Summary - Any development team knows there are hundreds of moving parts and incoming data that all affect the state of a business. Cutting through the noise and knowing what to really pay attention to can help boost get everyone on the same page and working towards targets that matter.
Every SaaS engineering team monitors metrics. But it is critically important to know which metrics to monitor. Base your decisions on the wrong ones and you can veer off course very quickly.
In this blog post, we share our thoughts (based on our experience) about the most important metrics SaaS engineering teams should monitor.
We believe those metrics should all share one very important characteristic: They should be the ones team members use actively - metrics that help people do their job, fulfill their mandate and solve problems.
Monitor the right metrics, and you will improve customer experience, speed up time to market, and make team and process management easier - all of which are important in the fast-paced SaaS (software as a service) world, with multiple releases to production each day.
For maximum efficiency, it is equally important to know what not to monitor. Management-imposed vanity metrics that don’t help the teams or provide valuable information should not be monitored.
Here, based on our experience, are the most effective things for SaaS teams to monitor:
In the software development process:
- WIP (work in progress) limits: The concept of limits to work in progress has its roots in lean methodologies and Kanban. It involves the limits you set for the number of items that can be in any state of your production cycle (for example, in code review state). Monitoring this metric for your team can allow you to identify any bottlenecks in your process and address them. As an example, your team might be producing a lot of new code but the code changes are blocked from going to production waiting for code reviews or quality assurance. If that’s the case, your team needs to stop writing more code and rally around getting the code that’s been already written released.
- Cycle time: This is the time it takes to get a task done, from the moment it is undertaken to the moment it’s completed. You can monitor cycle time for each process step or each team. For example, by monitoring the cycle time of each user story, you can answer the question of how long, on average, it takes for your team to do code reviews or feature verification. You can see some specific examples of this later in the post. Read more about why Cycle time is important.
- Velocity: This is one of the most common metrics scrum teams use to identify how many units of work (i.e. story points) they can get done in each sprint. Velocity helps with planning and predictability. Caution! Using velocity as a metric to manage developers’ performance is a bad idea and can lead to bad behaviours.
To control quality:
- The number of bugs: An Agile team should always keep an eye on their bug pool. It is easy, and sometimes demanded by stakeholders, to only focus on feature development and go after the next shiny object. However, you have to always know where you are with respect to quality. You should segment this metric by components and/or services, severity (critical, major, normal), type (performance, usability, security) and any other dimension that helps teams prioritize them and find where the big clusters of bugs are and where they need to focus. We also recommend that teams have a threshold for the number of defects found at any one time, and stop feature development when they pass that threshold. Ideally, each sprint starts with fixing any recently introduced bugs before feature development starts. Some teams go as far as having a zero known bug policy.
- Code smells count: Code smells “are certain structures in the code that indicate violation of fundamental design principles and negatively impact design quality.” Teams often use static analysis tools such as Spotbug and Lint to find anti-patterns or syntactical defects. This is often the cheapest way to avoid bugs, since developers can catch them very early in the development cycle, even as soon as they type the code in their IDE (integrated development environment). The static analysis tools allow you to choose and define the rules and patterns that allow the tools to flag the issues. In an ideal scenario, your team is aligned on these rules and the tools find no issues in your code base. However, in some cases - especially if you are just introducing these tools to a team or if you are dealing with legacy code - finding no issues at all will not be an option. In such cases, you have to have a target and strive to reduce the code smells. Note that these tools can often be noisy if they are used with the default rules, so we highly recommend you align on a set of rules that make sense for your context, and tune the tool accordingly.

· · ·

● Directive
Please name every metric that the SaaS engineering metrics post recommends monitoring in its bulleted entries.

● Rows
· · ·

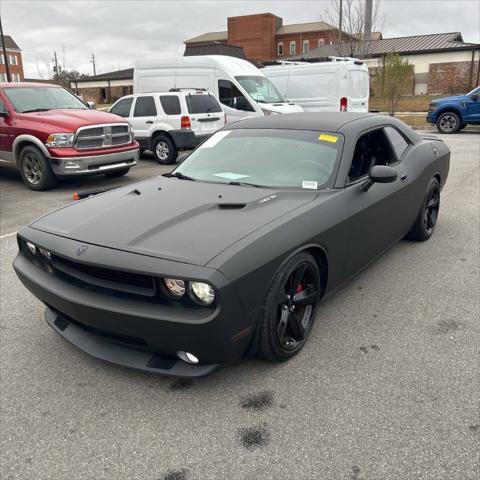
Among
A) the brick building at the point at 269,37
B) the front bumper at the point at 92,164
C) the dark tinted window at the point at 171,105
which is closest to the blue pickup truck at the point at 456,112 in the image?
the dark tinted window at the point at 171,105

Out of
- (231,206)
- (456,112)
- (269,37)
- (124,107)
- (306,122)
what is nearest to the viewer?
(231,206)

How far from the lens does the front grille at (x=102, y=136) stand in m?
8.20

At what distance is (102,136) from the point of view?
8523 mm

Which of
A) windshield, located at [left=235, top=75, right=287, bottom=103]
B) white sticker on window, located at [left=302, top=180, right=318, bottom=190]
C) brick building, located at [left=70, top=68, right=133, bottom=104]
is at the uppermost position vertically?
brick building, located at [left=70, top=68, right=133, bottom=104]

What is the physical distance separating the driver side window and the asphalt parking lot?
1.03 meters

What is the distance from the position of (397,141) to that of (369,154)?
75 centimetres

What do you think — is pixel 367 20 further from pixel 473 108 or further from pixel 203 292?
pixel 203 292

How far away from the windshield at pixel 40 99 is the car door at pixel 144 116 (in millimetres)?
2140

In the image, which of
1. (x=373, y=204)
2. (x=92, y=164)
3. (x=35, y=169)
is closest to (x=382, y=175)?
(x=373, y=204)

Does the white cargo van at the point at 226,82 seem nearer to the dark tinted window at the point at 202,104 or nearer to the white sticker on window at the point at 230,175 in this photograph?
the dark tinted window at the point at 202,104

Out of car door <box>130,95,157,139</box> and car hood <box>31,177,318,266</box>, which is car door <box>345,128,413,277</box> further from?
car door <box>130,95,157,139</box>

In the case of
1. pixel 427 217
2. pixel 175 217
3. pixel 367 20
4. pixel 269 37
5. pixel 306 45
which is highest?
pixel 269 37

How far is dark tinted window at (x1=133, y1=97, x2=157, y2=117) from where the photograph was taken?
38.3ft

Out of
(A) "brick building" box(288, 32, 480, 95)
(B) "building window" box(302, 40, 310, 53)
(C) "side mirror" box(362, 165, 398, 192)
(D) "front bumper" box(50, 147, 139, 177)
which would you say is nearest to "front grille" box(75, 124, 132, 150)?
(D) "front bumper" box(50, 147, 139, 177)
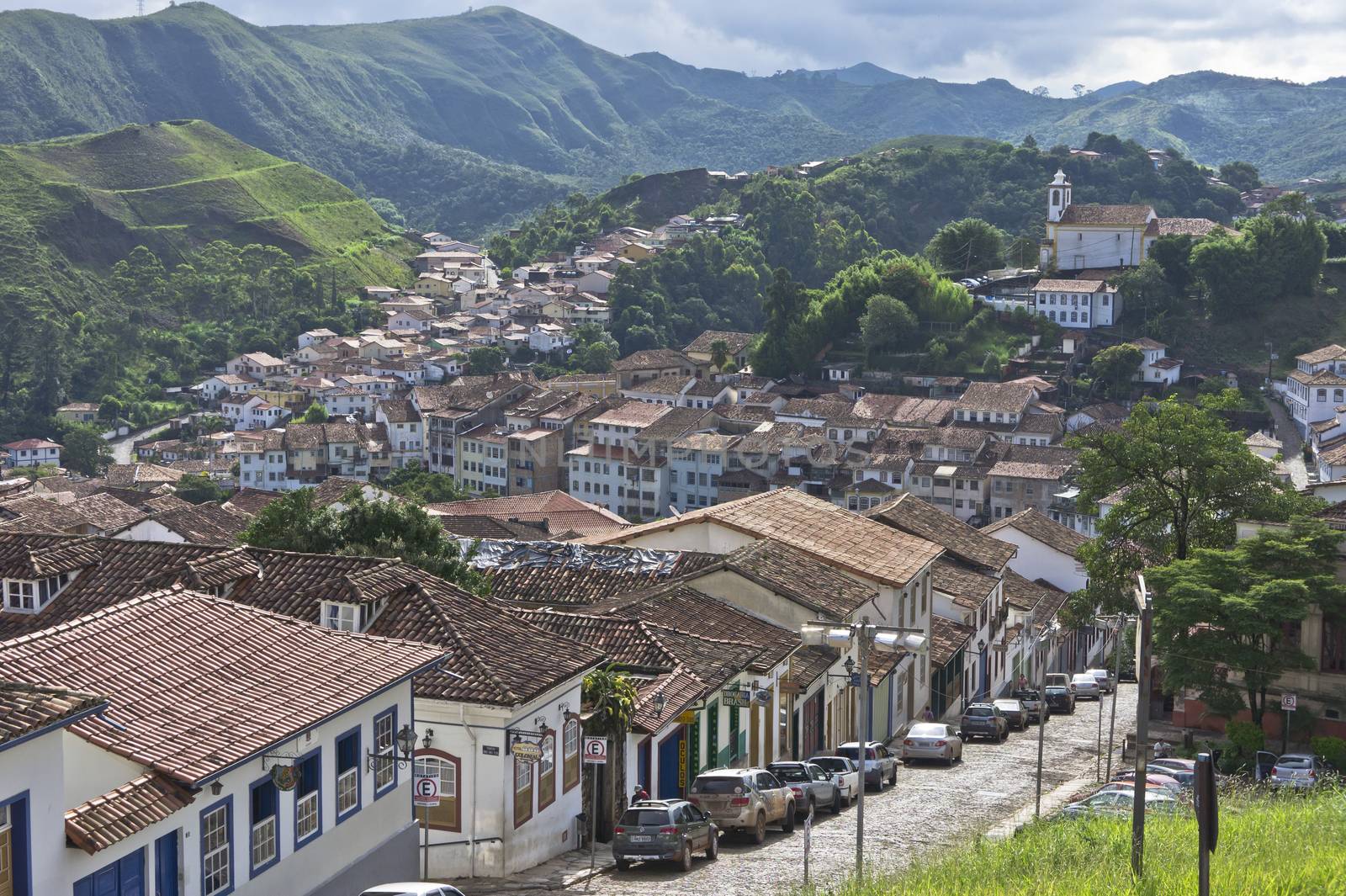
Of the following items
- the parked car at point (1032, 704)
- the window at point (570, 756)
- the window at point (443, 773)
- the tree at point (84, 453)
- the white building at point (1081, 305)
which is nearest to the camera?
the window at point (443, 773)

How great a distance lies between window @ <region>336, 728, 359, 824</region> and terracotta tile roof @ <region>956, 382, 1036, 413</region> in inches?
3807

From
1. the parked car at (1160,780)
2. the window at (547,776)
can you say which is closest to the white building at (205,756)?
the window at (547,776)

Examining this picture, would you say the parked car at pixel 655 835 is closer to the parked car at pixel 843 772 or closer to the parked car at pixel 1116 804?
the parked car at pixel 1116 804

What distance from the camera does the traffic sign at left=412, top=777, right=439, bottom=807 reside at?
19.8m

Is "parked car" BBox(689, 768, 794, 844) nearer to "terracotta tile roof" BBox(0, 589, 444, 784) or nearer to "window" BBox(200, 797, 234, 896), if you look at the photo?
"terracotta tile roof" BBox(0, 589, 444, 784)

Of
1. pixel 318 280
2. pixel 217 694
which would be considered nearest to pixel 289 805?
pixel 217 694

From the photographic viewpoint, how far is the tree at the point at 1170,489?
4044 centimetres

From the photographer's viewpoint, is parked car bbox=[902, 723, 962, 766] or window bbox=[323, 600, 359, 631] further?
parked car bbox=[902, 723, 962, 766]

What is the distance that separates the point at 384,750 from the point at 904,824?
9.43 meters

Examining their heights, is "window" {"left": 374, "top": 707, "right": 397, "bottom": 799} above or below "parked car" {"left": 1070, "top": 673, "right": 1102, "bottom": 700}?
above

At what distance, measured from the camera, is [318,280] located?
181 m

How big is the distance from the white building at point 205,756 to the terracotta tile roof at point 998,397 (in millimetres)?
95362

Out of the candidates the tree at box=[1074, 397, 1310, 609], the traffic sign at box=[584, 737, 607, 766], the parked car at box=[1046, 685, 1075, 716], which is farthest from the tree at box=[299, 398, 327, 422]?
the traffic sign at box=[584, 737, 607, 766]

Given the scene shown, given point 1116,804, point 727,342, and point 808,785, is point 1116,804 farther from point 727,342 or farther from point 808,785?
point 727,342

· · ·

● Response to the task
- WIP (work in progress) limits
- Cycle time
- Velocity
- The number of bugs
- Code smells count